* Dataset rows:
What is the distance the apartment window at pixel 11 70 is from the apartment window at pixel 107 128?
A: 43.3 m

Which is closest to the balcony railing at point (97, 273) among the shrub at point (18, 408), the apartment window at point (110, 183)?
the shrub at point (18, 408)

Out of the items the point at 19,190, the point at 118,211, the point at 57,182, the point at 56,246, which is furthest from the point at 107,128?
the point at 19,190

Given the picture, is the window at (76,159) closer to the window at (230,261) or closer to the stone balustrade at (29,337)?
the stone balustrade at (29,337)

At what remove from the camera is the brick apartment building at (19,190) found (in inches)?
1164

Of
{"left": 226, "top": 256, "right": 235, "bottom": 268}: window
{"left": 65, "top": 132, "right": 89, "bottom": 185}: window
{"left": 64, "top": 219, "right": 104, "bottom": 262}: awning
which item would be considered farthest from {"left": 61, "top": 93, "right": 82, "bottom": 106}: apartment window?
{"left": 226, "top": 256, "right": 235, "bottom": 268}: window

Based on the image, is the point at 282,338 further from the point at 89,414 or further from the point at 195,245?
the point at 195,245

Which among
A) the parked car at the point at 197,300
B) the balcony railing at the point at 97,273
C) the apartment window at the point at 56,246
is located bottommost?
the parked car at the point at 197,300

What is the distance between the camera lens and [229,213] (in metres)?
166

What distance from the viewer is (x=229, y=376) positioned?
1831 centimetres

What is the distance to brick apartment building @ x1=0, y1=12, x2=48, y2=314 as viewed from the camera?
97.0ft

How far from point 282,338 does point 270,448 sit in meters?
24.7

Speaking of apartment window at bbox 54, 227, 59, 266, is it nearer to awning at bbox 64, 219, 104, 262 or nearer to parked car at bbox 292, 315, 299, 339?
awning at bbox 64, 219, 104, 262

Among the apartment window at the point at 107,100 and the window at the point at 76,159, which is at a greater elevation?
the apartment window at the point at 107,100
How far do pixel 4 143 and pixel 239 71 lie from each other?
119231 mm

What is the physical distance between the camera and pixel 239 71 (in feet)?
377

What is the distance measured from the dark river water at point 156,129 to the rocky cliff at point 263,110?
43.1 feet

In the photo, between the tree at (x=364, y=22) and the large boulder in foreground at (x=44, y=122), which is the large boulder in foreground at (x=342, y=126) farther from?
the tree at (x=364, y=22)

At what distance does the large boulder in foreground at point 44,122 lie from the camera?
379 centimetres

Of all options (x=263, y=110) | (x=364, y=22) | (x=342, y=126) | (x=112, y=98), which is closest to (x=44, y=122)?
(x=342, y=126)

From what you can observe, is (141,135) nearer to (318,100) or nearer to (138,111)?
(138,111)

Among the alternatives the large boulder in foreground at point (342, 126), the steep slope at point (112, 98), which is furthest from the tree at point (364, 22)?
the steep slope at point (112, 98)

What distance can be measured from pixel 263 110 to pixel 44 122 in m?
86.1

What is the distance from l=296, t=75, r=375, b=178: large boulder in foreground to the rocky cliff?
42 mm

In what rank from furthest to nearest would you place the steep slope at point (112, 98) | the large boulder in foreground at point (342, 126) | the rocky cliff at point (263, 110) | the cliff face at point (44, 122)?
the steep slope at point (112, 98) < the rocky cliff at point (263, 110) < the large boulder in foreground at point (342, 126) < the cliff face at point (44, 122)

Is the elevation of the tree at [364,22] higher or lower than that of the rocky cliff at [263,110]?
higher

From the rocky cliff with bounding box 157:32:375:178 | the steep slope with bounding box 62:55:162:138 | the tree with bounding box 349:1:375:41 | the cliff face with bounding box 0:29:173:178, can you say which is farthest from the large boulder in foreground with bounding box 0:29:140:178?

* PROBLEM DETAILS:
Turn every line of the records above into a numbered list, leaving out the blank lines.

* RESPONSE BELOW:
1. What is the distance the apartment window at pixel 11 70 is from the apartment window at pixel 107 128?
2. A: 43.3 m
3. Which is closest to the balcony railing at point (97, 273) among the shrub at point (18, 408), the apartment window at point (110, 183)?
4. the shrub at point (18, 408)
5. Out of the items the point at 19,190, the point at 118,211, the point at 57,182, the point at 56,246, which is furthest from the point at 107,128?
6. the point at 19,190
7. Given the picture, is the window at (76,159) closer to the window at (230,261) or closer to the stone balustrade at (29,337)?
8. the stone balustrade at (29,337)
9. At what remove from the camera is the brick apartment building at (19,190) found (in inches)?
10. 1164
11. Of
12. {"left": 226, "top": 256, "right": 235, "bottom": 268}: window
13. {"left": 65, "top": 132, "right": 89, "bottom": 185}: window
14. {"left": 64, "top": 219, "right": 104, "bottom": 262}: awning
15. which item would be considered farthest from {"left": 61, "top": 93, "right": 82, "bottom": 106}: apartment window?
16. {"left": 226, "top": 256, "right": 235, "bottom": 268}: window
17. Based on the image, is the point at 282,338 further from the point at 89,414 or further from the point at 195,245?
18. the point at 195,245
19. Which among
20. A) the parked car at the point at 197,300
21. B) the balcony railing at the point at 97,273
22. C) the apartment window at the point at 56,246
23. is located bottommost?
24. the parked car at the point at 197,300
25. What is the distance between the camera lens and [229,213] (in metres)?
26. 166
27. What distance from the viewer is (x=229, y=376) positioned?
28. 1831 centimetres
29. What is the distance to brick apartment building @ x1=0, y1=12, x2=48, y2=314 as viewed from the camera?
30. 97.0ft
31. How far from point 282,338 does point 270,448 sit in meters?
32. 24.7
33. Speaking of apartment window at bbox 54, 227, 59, 266, is it nearer to awning at bbox 64, 219, 104, 262 or nearer to parked car at bbox 292, 315, 299, 339?
34. awning at bbox 64, 219, 104, 262
35. Among the apartment window at the point at 107,100 and the window at the point at 76,159, which is at a greater elevation?
36. the apartment window at the point at 107,100
37. How far do pixel 4 143 and pixel 239 71 lie from each other?
38. 119231 mm
39. What is the physical distance between the camera and pixel 239 71 (in feet)?
40. 377
41. What is the distance measured from the dark river water at point 156,129 to the rocky cliff at point 263,110?
42. 43.1 feet
43. In the photo, between the tree at (x=364, y=22) and the large boulder in foreground at (x=44, y=122), which is the large boulder in foreground at (x=342, y=126) farther from?
44. the tree at (x=364, y=22)
45. At what distance does the large boulder in foreground at point 44,122 lie from the camera?
46. 379 centimetres
47. Of all options (x=263, y=110) | (x=364, y=22) | (x=342, y=126) | (x=112, y=98), which is closest to (x=44, y=122)?
48. (x=342, y=126)
49. From what you can observe, is (141,135) nearer to (318,100) or nearer to (138,111)?
50. (138,111)
51. Among the alternatives the large boulder in foreground at point (342, 126), the steep slope at point (112, 98), which is furthest from the tree at point (364, 22)?
52. the steep slope at point (112, 98)
53. What distance can be measured from pixel 263 110 to pixel 44 122 in m?
54. 86.1
55. What is the distance from l=296, t=75, r=375, b=178: large boulder in foreground to the rocky cliff?
56. 42 mm
57. In what rank from furthest to nearest would you place the steep slope at point (112, 98) | the large boulder in foreground at point (342, 126) | the rocky cliff at point (263, 110) | the cliff face at point (44, 122)?
58. the steep slope at point (112, 98) < the rocky cliff at point (263, 110) < the large boulder in foreground at point (342, 126) < the cliff face at point (44, 122)
59. Is the elevation of the tree at [364,22] higher or lower than that of the rocky cliff at [263,110]?
60. higher
61. From the rocky cliff with bounding box 157:32:375:178 | the steep slope with bounding box 62:55:162:138 | the tree with bounding box 349:1:375:41 | the cliff face with bounding box 0:29:173:178, can you say which is farthest from the large boulder in foreground with bounding box 0:29:140:178?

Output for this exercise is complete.